Après de nombreux échecs, l’horizon s’est éclairci récemment, avec une vingtaine de biothérapies ciblées en développement, qui ont montré pour la première fois des résultats encourageants. Le nintedanib (Boehringer Ingelheim) est un inhibiteur de tyrosine kinase (ITK) sous statut de médicament orphelin en Europe, aux États-Unis (fast track FDA depuis juin 2013) et au Japon. Il bloque les voies de signalisation impliquées dans les processus fibrotiques : récepteur du facteur de croissance de l’endothélium vasculaire (VEGFR), du facteur de croissance des fibroblastes (FGFR) du facteur de croissance dérivé des plaquettes (PDGFR).
L’essai de phase II Tomorrow, randomisé en double aveugle versus placebo, mené dans 25 pays, a étudié efficacité et tolérance de quatre posologies de nintedanib (50 mg une et deux fois par jour, 100 mg 2X/j, 150 mg 2X/j) pendant 12 mois chez 432 patients atteints de FPI (2). Le critère primaire est le taux annuel de déclin de la capacité vitale forcée (CVF), les critères secondaires sont les exacerbations aiguës, la qualité de vie (questionnaire SGRQ), la capacité pulmonaire totale.
– 68% de déclin de la CVF
Chez les patients traités avec 150 mg de nintedanib deux fois par jour, la CVF a décliné de 0,006 litre en une année, contre 0,19 l sous placebo, soit une diminution de 68 % du déclin de la CVF.
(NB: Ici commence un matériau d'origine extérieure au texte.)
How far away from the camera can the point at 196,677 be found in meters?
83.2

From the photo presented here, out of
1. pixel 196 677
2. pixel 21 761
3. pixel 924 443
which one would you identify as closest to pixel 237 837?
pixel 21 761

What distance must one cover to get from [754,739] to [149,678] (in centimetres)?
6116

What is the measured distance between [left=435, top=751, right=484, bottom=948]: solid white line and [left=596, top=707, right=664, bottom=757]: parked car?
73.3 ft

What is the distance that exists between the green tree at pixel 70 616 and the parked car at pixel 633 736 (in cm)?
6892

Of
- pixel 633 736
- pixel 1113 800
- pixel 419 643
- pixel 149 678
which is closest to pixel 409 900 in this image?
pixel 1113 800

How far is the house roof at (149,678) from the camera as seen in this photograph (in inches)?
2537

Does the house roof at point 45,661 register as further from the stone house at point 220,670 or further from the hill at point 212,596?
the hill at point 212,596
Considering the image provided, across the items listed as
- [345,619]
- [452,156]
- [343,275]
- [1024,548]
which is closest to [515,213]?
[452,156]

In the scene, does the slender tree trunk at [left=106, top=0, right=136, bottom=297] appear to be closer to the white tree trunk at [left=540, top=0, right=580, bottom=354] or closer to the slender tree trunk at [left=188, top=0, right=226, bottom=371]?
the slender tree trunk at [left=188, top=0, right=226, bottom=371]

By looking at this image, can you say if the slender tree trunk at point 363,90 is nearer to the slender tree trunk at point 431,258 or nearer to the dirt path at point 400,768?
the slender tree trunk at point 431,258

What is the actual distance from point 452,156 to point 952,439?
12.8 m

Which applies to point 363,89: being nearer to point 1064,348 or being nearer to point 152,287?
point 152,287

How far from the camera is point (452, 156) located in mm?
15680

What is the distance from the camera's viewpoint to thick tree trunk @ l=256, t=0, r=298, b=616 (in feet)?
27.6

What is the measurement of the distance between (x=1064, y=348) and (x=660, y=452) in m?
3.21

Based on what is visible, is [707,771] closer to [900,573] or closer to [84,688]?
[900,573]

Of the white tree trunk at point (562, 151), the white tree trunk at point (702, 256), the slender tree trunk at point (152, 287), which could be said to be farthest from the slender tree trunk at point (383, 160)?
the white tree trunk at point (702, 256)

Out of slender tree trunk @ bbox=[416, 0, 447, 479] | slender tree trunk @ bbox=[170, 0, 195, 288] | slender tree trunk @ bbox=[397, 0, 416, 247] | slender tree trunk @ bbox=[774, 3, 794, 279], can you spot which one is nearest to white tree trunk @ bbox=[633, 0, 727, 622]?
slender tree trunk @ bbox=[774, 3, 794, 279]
Le nombre d’épisodes d’exacerbations aiguës a été réduit de 85 % (2,4 vs 15,7 pour 100 années patients, p = 0,002).
L’incidence des événements indésirables (totaux, sévères, comme nécessitant une hospitalisation) a été comparable dans les deux groupes.
Ces résultats encourageants devront être confrontés à ceux de deux études pivot de phase III (INPULSIS 1 et 2), attendues pour le congrès américain de l’ATS, en mai 2014.
D’après les sessions du 18e Congrès de pneumologie de langue française (CPLF) et une conférence de presse organisée par Boehringer Ingelheim.
(1) Cottin V et al. Recommandations pratiques pour le diagnostic et la prose en charge de la fibrose pulmonaire idiopathique. Élaborées par le centre national de référence et les centres de compétence pour les maladies pulmonaires rares sous l’égide de la société de pneumologie de langue française. Revue des maladies respiratoires. 2013(30):879-902.
(2) Richeldi L et al. Efficacy of a tyrosine kinase inhibitor in idiopathic pulmonary firbosis. N Engl J Med 2001. 365 ;12:1079-87.